▶ BRIEF 1
In the passage on Forastero cacao, what share of the world's cocoa supply does Forastero account for?
▶ BRIEF 2
Resume the passage on Forastero cacao after its last sentence, keeping its formal register.

▶ DOCUMENT SEGMENT
Forastero means 'stranger' or 'outsider' in Spanish. The most commonly grown cacao is Forastero. It is most likely native to the Amazon basin. Today, Forastero is mainly grown in Africa, Ecuador, and Brazil and accounts for 80% of the world’s cocoa supply. What makes it so popular is that it is harder and less susceptible to diseases. It has a higher yield than the Criollo variety. Forastero cacao has purple-colored beans and is mainly used to give chocolate its full-bodied flavor. Its bitter taste has a short
duration and is unsupported by secondary flavors, which is why it is often blended with superior cacao. There are many Forastero subspecies: Amelonado, Cundeamor, and Calabacillo. Amelonado cacao is the most extensively planted cocoa of all. Forastero derives its name from the Spanish importer first to import criollo cacao exclusively from Venezuela. They regarded Criollo as the original variety of cocoa, as opposed to the ‘foreign’ Forastero variety from the Amazonian region.

▶ DATASET CONTENT
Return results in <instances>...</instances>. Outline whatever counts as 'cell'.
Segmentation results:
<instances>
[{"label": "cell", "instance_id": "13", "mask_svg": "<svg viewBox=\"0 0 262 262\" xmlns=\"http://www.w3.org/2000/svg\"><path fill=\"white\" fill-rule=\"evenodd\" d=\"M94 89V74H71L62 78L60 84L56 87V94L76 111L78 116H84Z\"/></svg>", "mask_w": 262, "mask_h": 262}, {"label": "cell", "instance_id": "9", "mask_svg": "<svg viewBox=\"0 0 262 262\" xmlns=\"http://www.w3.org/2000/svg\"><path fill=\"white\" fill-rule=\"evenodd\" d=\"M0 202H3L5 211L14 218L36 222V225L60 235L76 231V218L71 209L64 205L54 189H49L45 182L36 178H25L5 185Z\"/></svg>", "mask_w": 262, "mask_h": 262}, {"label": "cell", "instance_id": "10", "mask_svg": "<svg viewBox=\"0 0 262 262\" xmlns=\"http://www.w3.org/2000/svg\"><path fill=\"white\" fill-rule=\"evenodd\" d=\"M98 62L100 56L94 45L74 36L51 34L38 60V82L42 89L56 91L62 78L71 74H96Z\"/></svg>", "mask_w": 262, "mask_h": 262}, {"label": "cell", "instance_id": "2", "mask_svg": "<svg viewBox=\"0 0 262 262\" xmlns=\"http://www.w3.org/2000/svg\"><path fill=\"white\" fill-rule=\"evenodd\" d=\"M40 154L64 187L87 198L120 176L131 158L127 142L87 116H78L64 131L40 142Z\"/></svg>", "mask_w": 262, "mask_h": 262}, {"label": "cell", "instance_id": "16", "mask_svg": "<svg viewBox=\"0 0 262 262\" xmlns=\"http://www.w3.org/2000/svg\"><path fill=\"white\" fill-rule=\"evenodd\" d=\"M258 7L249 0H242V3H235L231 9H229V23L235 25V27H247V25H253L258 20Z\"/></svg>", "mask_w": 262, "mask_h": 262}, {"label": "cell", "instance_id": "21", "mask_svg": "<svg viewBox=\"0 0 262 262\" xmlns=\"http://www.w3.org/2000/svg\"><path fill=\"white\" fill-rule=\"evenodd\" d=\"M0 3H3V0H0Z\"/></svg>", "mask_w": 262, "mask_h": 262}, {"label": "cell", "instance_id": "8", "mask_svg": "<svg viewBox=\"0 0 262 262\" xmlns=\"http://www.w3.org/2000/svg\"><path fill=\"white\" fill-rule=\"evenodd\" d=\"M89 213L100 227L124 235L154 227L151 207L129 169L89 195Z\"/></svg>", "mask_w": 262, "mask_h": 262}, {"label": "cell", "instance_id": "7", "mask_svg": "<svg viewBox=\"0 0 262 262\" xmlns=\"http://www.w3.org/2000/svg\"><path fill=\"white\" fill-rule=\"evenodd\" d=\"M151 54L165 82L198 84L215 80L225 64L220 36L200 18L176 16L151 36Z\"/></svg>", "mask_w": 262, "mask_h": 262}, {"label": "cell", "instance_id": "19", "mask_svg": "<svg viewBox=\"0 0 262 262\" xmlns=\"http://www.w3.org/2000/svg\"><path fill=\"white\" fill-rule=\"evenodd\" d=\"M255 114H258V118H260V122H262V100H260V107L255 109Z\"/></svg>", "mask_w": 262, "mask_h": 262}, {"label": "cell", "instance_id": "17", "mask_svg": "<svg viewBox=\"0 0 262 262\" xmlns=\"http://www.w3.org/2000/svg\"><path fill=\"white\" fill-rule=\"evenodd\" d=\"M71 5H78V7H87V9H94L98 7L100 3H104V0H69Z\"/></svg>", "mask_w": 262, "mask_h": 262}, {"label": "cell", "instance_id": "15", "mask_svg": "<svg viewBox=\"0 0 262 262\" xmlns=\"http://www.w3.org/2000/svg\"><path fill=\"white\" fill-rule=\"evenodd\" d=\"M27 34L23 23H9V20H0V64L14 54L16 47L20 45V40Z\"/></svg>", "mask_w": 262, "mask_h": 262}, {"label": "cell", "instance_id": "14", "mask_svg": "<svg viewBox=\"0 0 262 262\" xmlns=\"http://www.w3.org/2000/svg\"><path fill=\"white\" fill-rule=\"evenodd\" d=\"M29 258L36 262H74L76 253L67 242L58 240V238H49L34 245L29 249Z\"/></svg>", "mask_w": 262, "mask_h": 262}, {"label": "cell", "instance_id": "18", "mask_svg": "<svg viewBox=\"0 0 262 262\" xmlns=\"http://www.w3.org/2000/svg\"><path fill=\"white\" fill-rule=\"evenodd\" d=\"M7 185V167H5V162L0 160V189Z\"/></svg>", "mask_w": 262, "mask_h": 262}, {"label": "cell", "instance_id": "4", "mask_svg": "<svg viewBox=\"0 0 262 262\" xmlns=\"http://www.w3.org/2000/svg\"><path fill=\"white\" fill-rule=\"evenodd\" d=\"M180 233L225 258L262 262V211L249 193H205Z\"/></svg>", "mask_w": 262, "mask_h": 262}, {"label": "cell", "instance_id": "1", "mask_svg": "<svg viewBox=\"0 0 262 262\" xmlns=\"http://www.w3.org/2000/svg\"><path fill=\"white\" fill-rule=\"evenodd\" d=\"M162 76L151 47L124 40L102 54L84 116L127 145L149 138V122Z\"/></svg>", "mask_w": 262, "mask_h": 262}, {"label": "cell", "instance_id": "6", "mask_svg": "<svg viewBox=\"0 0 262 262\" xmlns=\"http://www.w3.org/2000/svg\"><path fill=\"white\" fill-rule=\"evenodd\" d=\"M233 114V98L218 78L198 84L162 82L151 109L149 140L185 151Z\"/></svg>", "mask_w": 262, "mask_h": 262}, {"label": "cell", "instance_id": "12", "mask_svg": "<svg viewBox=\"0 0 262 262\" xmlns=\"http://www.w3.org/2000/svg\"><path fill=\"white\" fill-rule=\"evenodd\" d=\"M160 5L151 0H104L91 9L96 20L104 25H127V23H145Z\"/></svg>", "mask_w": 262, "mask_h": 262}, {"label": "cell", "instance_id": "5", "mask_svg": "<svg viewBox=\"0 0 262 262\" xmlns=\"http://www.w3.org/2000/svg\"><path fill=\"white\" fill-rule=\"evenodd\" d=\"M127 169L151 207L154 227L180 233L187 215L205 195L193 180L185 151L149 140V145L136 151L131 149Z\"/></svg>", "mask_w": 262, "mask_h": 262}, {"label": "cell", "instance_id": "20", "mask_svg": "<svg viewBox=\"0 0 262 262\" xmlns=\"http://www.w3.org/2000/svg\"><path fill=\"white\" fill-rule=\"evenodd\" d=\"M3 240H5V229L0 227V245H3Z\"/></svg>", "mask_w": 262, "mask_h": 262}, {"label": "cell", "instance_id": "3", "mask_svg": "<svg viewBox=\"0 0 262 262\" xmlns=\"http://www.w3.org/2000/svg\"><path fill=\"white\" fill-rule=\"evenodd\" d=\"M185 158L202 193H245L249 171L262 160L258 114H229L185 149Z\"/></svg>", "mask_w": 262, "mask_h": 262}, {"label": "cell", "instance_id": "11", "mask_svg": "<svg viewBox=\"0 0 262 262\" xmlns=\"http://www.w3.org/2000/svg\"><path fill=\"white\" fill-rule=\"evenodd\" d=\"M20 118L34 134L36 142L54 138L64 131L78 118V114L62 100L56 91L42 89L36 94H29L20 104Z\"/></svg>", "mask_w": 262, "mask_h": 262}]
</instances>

▶ ANSWER BOX 1
80%

▶ ANSWER BOX 2
Trinitario is a natural hybrid biological class resulting from cross-pollination. Legend recounts that it first came into existence on the Island of Trinidad after a hurricane nearly completely destroyed the local Criollo crops in 1727. Assuming all the trees were dead, the plantations were replanted with Forastero, but spontaneous hybrids appeared. Trinitario combines the best of the two other main varieties: the hardiness and high yield of Forastero and the refined taste of Criollo. Forastero seeds were brought from Venezuela and cross-fertilized with the native criollo beans, resulting in the Trinitario. The quality of the cocoa varies between average and superior. It is the predominant fine flavor cacao. Trinitario populations are usually variable in pod and bean characteristics because the parents have highly contrasting characters. They can now be found in all the countries where Criollo cacao was once grown: Mexico, the Caribbean islands, Colombia, Venezuela, and in parts of Southeast Asia. They represent about 12% of the world's cocoa production.